Asymptotic normality of Laplacian coefficients of graphs

TL;DR

This paper demonstrates that Laplacian coefficients of various classes of graphs tend to follow a normal distribution when the graph size is large, with specific exceptions like complete graphs which follow a Poisson distribution.

Contribution

It establishes the asymptotic normality of Laplacian coefficients for several graph families and identifies cases with different limiting distributions.

Findings

Laplacian coefficients of paths, cycles, stars, wheels, and regular graphs are approximately normal.

Laplacian coefficients of complete and bipartite graphs are approximately Poisson.

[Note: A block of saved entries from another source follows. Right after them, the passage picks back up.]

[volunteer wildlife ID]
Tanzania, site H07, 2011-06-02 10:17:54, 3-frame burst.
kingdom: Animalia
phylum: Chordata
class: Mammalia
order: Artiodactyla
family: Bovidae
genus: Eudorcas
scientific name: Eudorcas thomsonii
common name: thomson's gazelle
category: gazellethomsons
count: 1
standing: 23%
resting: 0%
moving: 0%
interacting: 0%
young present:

Normality holds when the number of edges is large relative to maximum degree.

Abstract

Let $G$ be a simple graph with $n$ vertices and let $$C(G;x)=\sum_{k=0}^n(-1)^{n-k}c(G,k)x^k$$ denote the Laplacian characteristic polynomial of $G$. Then if the size $|E(G)|$ is large compared to the maximum degree $\Delta(G)$, Laplacian coefficients $c(G,k)$ are approximately normally distributed (by central and local limit theorems). We show that Laplacian coefficients of the paths, the cycles, the stars, the wheels and regular graphs of degree $d$ are approximately normally distributed respectively. We also point out that Laplacian coefficients of the complete graphs and the complete bipartite graphs are approximately Poisson distributed respectively.